If at this particular juncture the US and Grt Brt could make this policy known in Spain this would, in our opinion, materially assist the efforts of the non-communist elements to compose their differences and to agree upon some interim regime which could maintain order and enjoy the acquiescence of the people and which would not merely continue the objectionable characteristics of the present form of government. In order to receive our support such regime should assume a public obligation to preserve freedom of speech, of press, of religion and of public assembly and to hold free elections, and should provide amnesty for political prisoners and allow the return of political exiles. A precise indication of the nature and degree of support which a regime accepting the foregoing obligations could expect from the US and UK would, we believe, go far in giving confidence to those who desire a change, particularly in the Army, but who have so far been restrained by doubts as to our intentions.

There might be two stages in our relations with any new regime of this character. The first stage concerns the interim period which must of necessity last for sufficient time to prepare for the elections, during which we would enter into more friendly political relations and eliminate without delay the unilateral economic restrictions now imposed on Span trade and commerce by the US and Grt Brt. We would expect that our action in this respect would be followed by other members of the UN.

As soon as elections had been held and a government formed in Spain with the consent of the governed, the second phase could begin and fuller measures of economic and political support could immediately be contemplated. These would include our backing for Spain’s admission to the UN and a greater degree of positive aid for economic development and industrial modernization.

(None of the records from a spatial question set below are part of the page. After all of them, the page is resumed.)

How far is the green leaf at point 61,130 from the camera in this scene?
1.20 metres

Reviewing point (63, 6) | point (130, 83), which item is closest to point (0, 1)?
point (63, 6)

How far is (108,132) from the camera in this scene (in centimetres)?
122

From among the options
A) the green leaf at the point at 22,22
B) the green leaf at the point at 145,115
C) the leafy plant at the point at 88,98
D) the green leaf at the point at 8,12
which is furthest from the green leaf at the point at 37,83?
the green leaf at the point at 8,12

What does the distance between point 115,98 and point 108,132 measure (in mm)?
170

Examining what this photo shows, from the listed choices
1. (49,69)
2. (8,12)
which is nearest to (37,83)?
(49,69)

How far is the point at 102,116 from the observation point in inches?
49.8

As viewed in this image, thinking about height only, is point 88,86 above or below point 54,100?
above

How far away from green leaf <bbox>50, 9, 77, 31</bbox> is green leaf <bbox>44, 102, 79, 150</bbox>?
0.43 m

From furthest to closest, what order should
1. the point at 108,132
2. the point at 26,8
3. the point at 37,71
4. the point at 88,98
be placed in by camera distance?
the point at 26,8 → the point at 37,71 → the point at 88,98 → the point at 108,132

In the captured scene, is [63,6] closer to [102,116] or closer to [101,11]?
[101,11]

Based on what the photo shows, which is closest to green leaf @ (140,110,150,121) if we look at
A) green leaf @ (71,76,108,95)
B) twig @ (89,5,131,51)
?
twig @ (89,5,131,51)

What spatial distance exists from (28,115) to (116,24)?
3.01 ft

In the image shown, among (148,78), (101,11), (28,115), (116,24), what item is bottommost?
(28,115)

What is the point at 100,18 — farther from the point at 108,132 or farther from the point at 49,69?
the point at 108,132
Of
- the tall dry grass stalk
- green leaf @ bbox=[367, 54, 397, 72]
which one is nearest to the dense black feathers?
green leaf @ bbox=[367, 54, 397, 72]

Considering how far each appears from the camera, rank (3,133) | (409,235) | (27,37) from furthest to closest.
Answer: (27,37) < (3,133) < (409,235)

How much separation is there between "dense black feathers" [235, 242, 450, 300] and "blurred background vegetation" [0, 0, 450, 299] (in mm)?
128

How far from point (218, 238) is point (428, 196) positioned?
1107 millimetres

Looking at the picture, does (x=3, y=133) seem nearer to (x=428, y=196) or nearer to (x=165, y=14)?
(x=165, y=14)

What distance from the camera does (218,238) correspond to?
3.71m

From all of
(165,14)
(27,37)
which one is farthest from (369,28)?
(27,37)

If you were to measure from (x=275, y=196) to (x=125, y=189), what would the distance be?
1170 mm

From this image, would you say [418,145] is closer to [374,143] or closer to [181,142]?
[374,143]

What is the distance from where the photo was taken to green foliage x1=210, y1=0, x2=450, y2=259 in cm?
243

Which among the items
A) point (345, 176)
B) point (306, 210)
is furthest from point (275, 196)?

We would hope that conditions during the first stage would make possible economic assistance going further than the mere elimination of existing restrictions but this would of course be influenced by the [Page 1068] character of the provisional regime and by the degree of support which it secures from the Span people. In our opinion such additional aid in the first stage would be difficult if Franco’s departure immediately led to the restoration of the Monarchy. We do not wish to impose any form of govt upon the Span people, which should of course be made clear, and would be willing to accept their choice when freely expressed. Immediate restoration of the Monarchy, although possibly gaining greater immediate allegiance and better able to maintain order, would, however, in our opinion, have too great an influence upon the results of the elections and it would be difficult for public opinion in this country and for this Govt to give it the necessary support during the interim regime. The Monarchy could only look for active economic and political aid from the US if as a result of the elections it is the clearly expressed choice of the people of Spain.

Should this policy be agreed we feel it should immediately be made known secretly to Army chiefs since Army support is essential to peaceful change, to opposition leaders and to Franco himself. We feel that the approach to Franco should be an important element in the settlement. Our resolve that we can no longer deal with him and our conviction that his proposed plan for succession is unsatisfactory should be made clear and an opportunity afforded him to depart in safety.

You are requested to seek an early opportunity to bring this matter to the attention of the FonOff and to state that, as part of our over-all security arrangements, we attach importance to the Span phase of the problem and we hope it will be possible for the Brit Govt to concert with us in achieving our common end, namely the restoration of a democratic Spain. The latest developments in Spain point to the necessity of adopting some positive policy lest events in the country itself get out of hand and we be faced with the appearance of a change which does not alter the inherent difficulties in the present situation.

We should be glad to receive UK Govt views at an early date. We are prepared to discuss this matter in detail either in London or Washington and would of course wish to avoid publicity at this stage.